▶ _Provided passage_

#####

Assessment of Artificial Intelligence Performance on the Otolaryngology Residency In‐Service Exam
Arushi P. Mahajan, Christina L. Shabet, Joshua Smith, Shannon F. Rudy, Robbi A. Kupfer, Lauren A. Bohm- Otorhinolaryngology
- Surgery
Abstract
Objectives
This study seeks to determine the potential use and reliability of a large language learning model for answering questions in a sub‐specialized area of medicine, specifically practice exam questions in otolaryngology–head and neck surgery and assess its current efficacy for surgical trainees and learners.
Study Design and Setting
All available questions from a public, paid‐access question bank were manually input through ChatGPT.
Methods
Outputs from ChatGPT were compared against the benchmark of the answers and explanations from the question bank. Questions were assessed in 2 domains: accuracy and comprehensiveness of explanations.

#####

▶ _Data_
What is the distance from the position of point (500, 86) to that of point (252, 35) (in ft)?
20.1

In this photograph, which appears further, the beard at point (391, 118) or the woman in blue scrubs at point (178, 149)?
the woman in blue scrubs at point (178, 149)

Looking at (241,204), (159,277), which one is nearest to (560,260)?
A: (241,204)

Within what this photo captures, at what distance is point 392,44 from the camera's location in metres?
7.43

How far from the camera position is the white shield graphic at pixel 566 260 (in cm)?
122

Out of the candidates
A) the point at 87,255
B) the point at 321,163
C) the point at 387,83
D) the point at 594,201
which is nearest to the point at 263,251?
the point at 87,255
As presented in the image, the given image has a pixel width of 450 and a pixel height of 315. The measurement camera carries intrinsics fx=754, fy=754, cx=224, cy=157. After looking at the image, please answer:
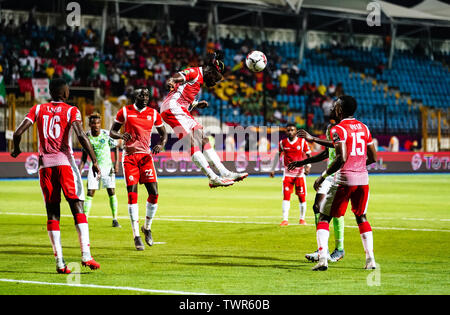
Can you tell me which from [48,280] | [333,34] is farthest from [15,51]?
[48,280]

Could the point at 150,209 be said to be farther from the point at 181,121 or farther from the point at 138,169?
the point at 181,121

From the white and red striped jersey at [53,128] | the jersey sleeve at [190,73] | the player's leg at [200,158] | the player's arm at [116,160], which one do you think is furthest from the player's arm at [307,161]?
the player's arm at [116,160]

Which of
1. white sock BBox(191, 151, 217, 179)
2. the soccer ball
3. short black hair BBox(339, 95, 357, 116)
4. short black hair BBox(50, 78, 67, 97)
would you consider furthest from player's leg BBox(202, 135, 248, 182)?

#####

▶ _Required work_
**a.** Summarize the abstract on AI performance on the otolaryngology in-service exam in two sentences.
**b.** Answer these questions using the abstract on AI performance on the otolaryngology in-service exam:
(i) Through what tool were the questions manually input?
(ii) What kind of question bank supplied the questions?
(iii) In which two domains were the questions assessed?
**c.** Write the next part of the abstract on AI performance on the otolaryngology in-service exam, picking up after its final sentence.

▶ _Answers for each item_
**a.** The study aims to determine the potential use and reliability of a large language learning model for answering practice exam questions in otolaryngology–head and neck surgery, and to assess its current efficacy for surgical trainees and learners. All available questions from a public, paid-access question bank were manually input through ChatGPT, and its outputs were compared with the bank's answers and explanations for accuracy and comprehensiveness of explanations.

**b.**
(i) ChatGPT
(ii) A public, paid-access question bank
(iii) Accuracy and comprehensiveness of explanations

**c.**
Results
Overall, our study demonstrates a ChatGPT correct answer rate of 53% and a correct explanation rate of 54%. We find that with increasing difficulty of questions there is a decreasing rate of answer and explanation accuracy.
Conclusion
Currently, artificial intelligence‐driven learning platforms are not robust enough to be reliable medical education resources to assist learners in sub‐specialty specific patient decision making scenarios.